As of early 2026, LLMs have firmly crossed the usefulness threshold and are deep into the integration phase. The question is no longer "are these useful?" but "how do we build reliable systems around them?"

From Chat to Agents

The most significant shift since 2024 has been the move from chat-based interaction to agentic systems. Modern LLMs don't just answer questions. They use tools, write and execute code, browse the web, manage files, and coordinate multi-step workflows. Claude, GPT-4, and other frontier models can now operate as semi-autonomous agents that accomplish complex tasks with minimal human oversight.

This is the real threshold crossing. A chatbot that answers questions is useful. An agent that does work is transformative.

The Reasoning Revolution

Models like Claude and OpenAI's o-series have demonstrated genuine reasoning capabilities: the ability to think through problems step by step, consider alternatives, catch their own errors, and arrive at correct answers for problems that require multi-step logic.

This matters because reasoning is what separates "fancy autocomplete" from "useful thinking partner." When a model can reason, it can handle novel situations it wasn't explicitly trained on. That's the capability that makes AI useful for real work rather than just pattern-matching against training data.

What Hasn't Changed

For all the progress, some fundamental challenges remain. LLMs still hallucinate, though less frequently. They still struggle with tasks that require precise counting, complex math, or perfect factual recall. They work best when humans stay in the loop, reviewing outputs and providing course corrections.

The models are also expensive to run at scale, and the environmental cost of training is significant. These are real constraints, even if they're being actively worked on.

The Two Thresholds Behind Us

The most important thing to understand about LLMs in 2026 is that both thresholds are behind us. The capability threshold fell in 2022–2023 when models got smart enough. The practical usefulness threshold fell in September 2025 when the full stack — capability, speed, cost, and tooling — converged.

We're not debating whether AI is useful anymore.

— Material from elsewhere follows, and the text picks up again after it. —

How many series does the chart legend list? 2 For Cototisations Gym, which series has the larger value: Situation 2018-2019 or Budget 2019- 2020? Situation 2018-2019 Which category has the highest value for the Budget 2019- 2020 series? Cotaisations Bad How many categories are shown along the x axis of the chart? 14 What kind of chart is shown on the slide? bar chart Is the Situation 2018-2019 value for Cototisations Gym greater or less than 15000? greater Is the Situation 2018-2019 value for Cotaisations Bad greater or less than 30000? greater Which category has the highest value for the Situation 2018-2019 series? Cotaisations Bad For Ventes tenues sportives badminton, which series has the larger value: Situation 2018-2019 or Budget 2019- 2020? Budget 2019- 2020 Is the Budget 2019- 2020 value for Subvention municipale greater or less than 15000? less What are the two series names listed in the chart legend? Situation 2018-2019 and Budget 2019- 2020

We're debating how to deploy it responsibly, how to integrate it into existing workflows, and how to build organizations that can actually capture the value these models create.

That last question, how to build organizations that succeed with AI, turns out to be harder than building the models themselves. The technology works. The challenge now is everything around it: the people, the processes, the data, the tooling, and the measurement. Getting that right is its own discipline entirely.

// references

  • https://arxiv.org/abs/1706.03762
  • https://openai.com/research/gpt-4
  • https://arxiv.org/abs/2001.08361

// faq

What is the usefulness threshold for LLMs?

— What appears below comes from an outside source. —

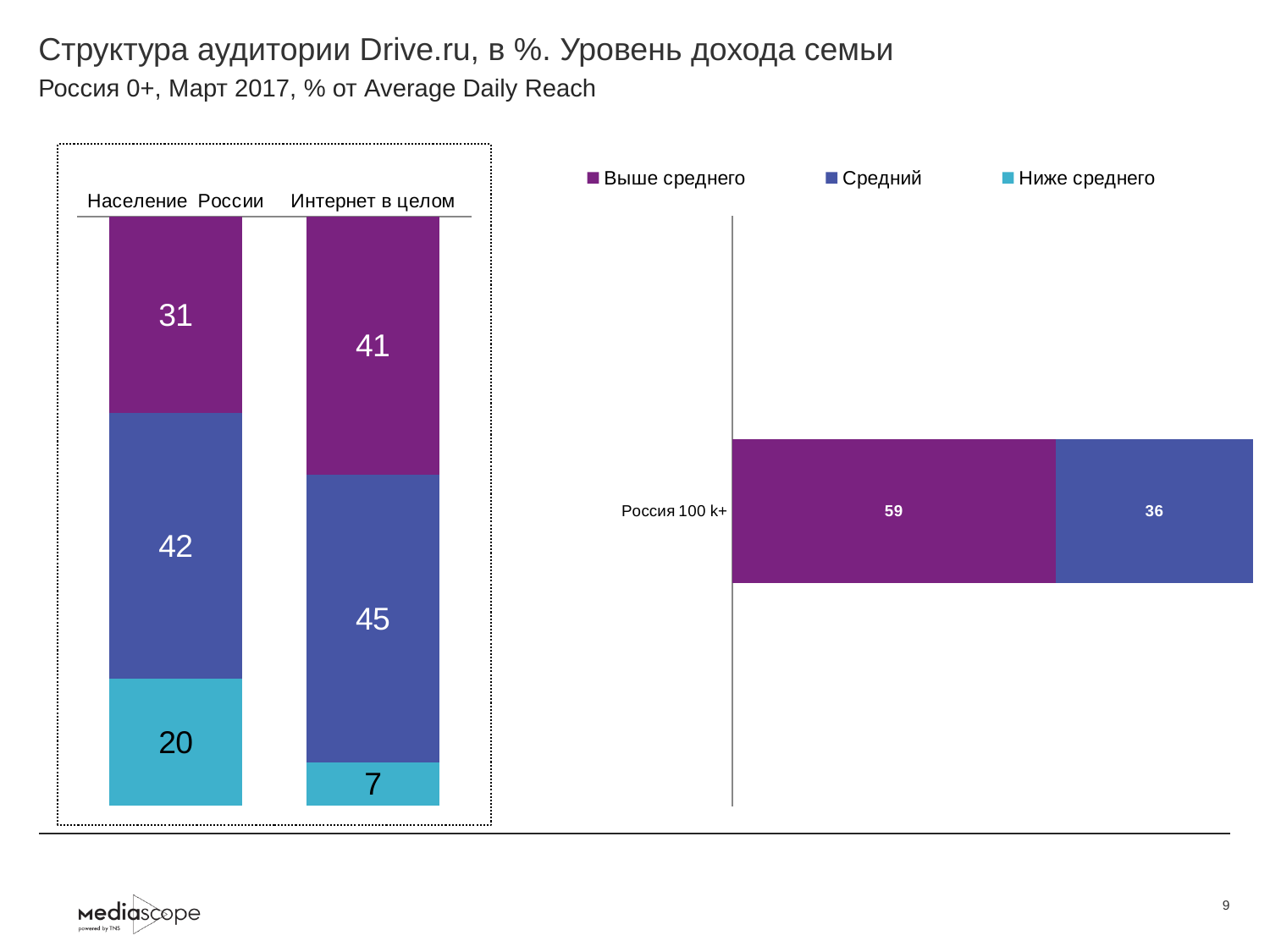
In the left chart, what is the value of the 'Выше среднего' segment for 'Интернет в целом'? 41 In the left chart, which segment is the smallest for 'Интернет в целом'? Ниже среднего In the left chart, what is the difference between the 'Ниже среднего' values for 'Население России' and 'Интернет в целом'? 13 In the left chart, which category has the larger 'Выше среднего' segment, 'Население России' or 'Интернет в целом'? Интернет в целом In the left chart, what is the value of the 'Ниже среднего' segment for 'Интернет в целом'? 7 What type of chart is the right chart? Stacked bar chart How many categories are shown in the left chart? 2 How many series does the legend list? 3 In the left chart, what is the total of the stacked bar for 'Население России'? 93 In the right chart, what is the value of the 'Выше среднего' segment for 'Россия 100 k+'? 59 In the right chart, what is the value of the 'Средний' segment for 'Россия 100 k+'? 36 In the left chart, what is the value of the 'Средний' segment for 'Население России'? 42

There are two thresholds. The capability threshold (2022-2023) is when models got smart enough to do real work. The practical usefulness threshold (Sep 2025) is when models became simultaneously capable, fast, affordable, and well-tooled enough to embed into daily workflows at scale.

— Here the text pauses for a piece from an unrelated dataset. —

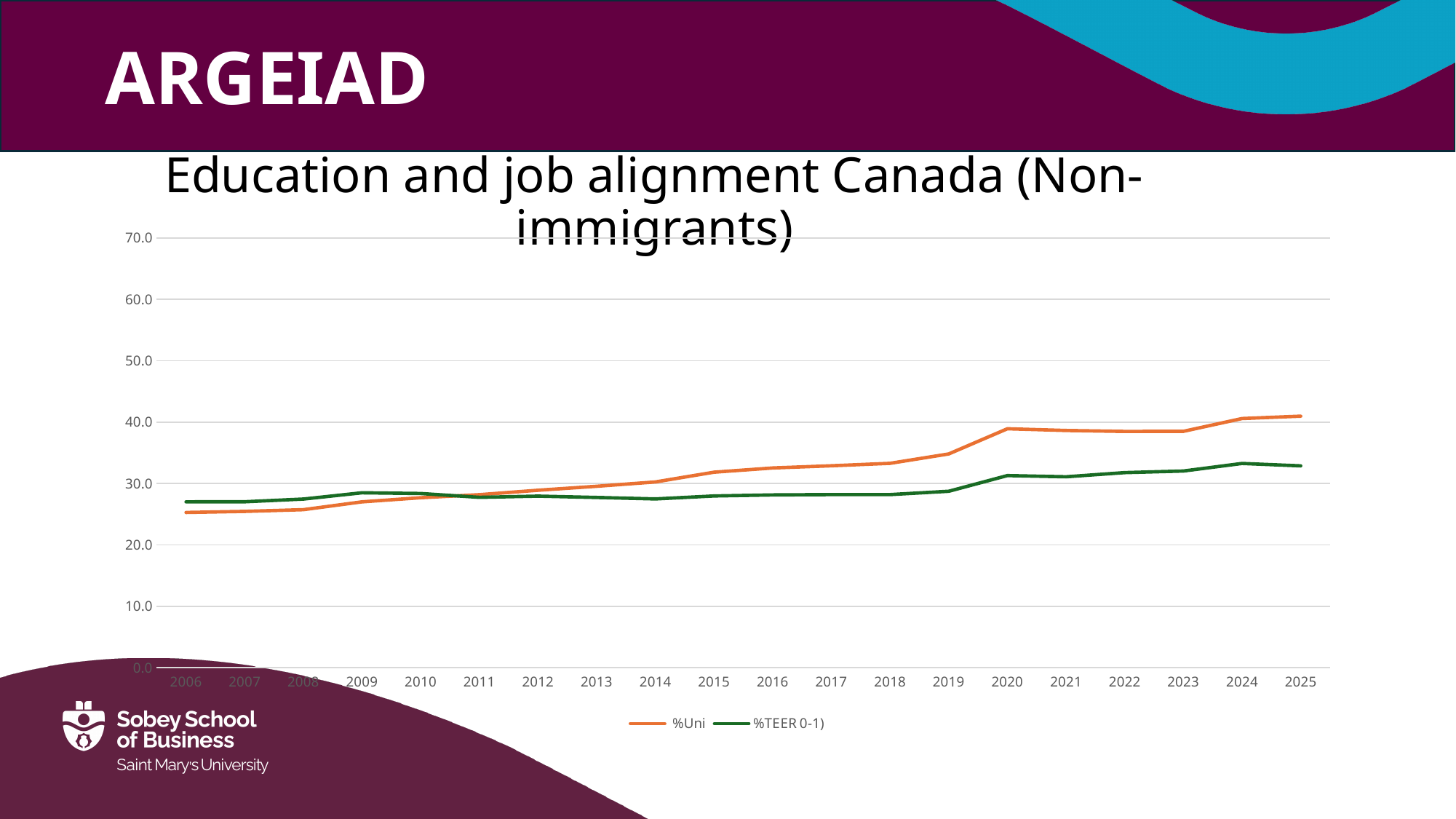
How many years are shown on the x axis? 20 Is the value for %TEER 0-1) in 2025 greater or less than 40.0? less In 2020, which series has the higher value, %Uni or %TEER 0-1)? %Uni What is the title of the chart? Education and job alignment Canada (Non-immigrants) Is the value for %Uni in 2006 greater or less than 30.0? less In 2025, which series has the higher value, %Uni or %TEER 0-1)? %Uni Is the value for %TEER 0-1) in 2006 greater or less than 30.0? less What are the two series named in the legend? %Uni and %TEER 0-1) Does the %Uni series generally rise or fall from 2006 to 2025? Rise How many series does the legend list? 2 What kind of chart is shown on the slide? Line chart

When were large language models invented?

Statistical language models date back to the 1990s, but the modern era of large language models began with the transformer architecture in 2017 and the subsequent scaling of models like GPT-2 (2019), GPT-3 (2020), and beyond.

Why did LLMs suddenly get useful?

A combination of the transformer architecture, massive compute scaling, better training data, and techniques like RLHF converged to push models past a capability threshold where emergent abilities appeared that were not present in smaller models.

Are LLMs still improving?

Yes. Models continue to improve in reasoning, tool use, multimodal understanding, and reliability. The rate of improvement shows no clear signs of slowing as of 2026.

// key_takeaway

LLMs crossed two thresholds: the capability threshold (2022-2023) when models got smart enough, and the practical usefulness threshold (Sep 2025) when speed, cost, and tooling converged. The second threshold is what changed everything — capability without deployability was just an impressive demo.